Quin called the vibe at last year’s LoveLoud “magical,” and wanted to get more deeply involved — so she joined the festival’s board.
“I’m standing in the audience, and I’m watching this event happening, and there’s families and people talking, and there’s so much love,” Quin said. “I was like, ‘What in the hell is happening?’ I kept texting Sara: ‘I’ve joined a cult. I’m never leaving.’”
Reynolds founded LoveLoud in 2017, in part to reconcile his support for his teen LGBTQ fans with the policies of The Church of Jesus Christ of Latter-day Saints, of which he is a member. (The origins of the festival were chronicled in the documentary “Believer,” which premiered at the 2018 Sundance Film Festival and debuted on HBO last June.)
In April, church leaders reversed its 2015 policy that barred children of LGBTQ parents from being baptized and receiving blessings.
“It’s certainly a baby step. ... I think there’s a long way to go,” Reynolds said.
Anti-LGBTQ doctrines in many churches — which are often blamed for depression and high suicide rates among LGBTQ youth — run counter to those churches’ messages, Reynolds said.
“Our leaders are not speaking up and standing for the very thing that is at the core of a lot of these orthodox religions’ teaching, which is unconditional love,” he said.
“This isn’t a Mormon problem, this isn’t a Utah problem,” Quin said. “This is about LGBTQ youth and religion and family and community, and igniting a conversation that’s really important about unconditional love.

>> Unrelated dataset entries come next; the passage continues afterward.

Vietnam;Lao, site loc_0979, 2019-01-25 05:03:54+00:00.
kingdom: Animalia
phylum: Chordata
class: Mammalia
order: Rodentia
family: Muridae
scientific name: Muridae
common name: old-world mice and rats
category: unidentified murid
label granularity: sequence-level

“To love someone is to accept and celebrate who they are,” Reynolds said. “Real love is not ‘I love you, but…’ That’s the important thing.”
Getting to LoveLoud
LoveLoud Festival Powered by AT&T is a celebration of LGBTQ youth featuring music and guest speakers, now in its third year.
Where • Usana Amphitheatre, 5150 Upper Ridge Road, West Valley City.
When • Saturday, June 29, starting at 2:30 p.m.
Tickets • Starting at $29, at smithstix.com.
On TV • A live broadcast starts at 6 p.m. Mountain time, on AT&T Audience Network, channel 239 on DirecTV. It also will be streaming on DirecTV Now, WatchTV and the DirecTV app.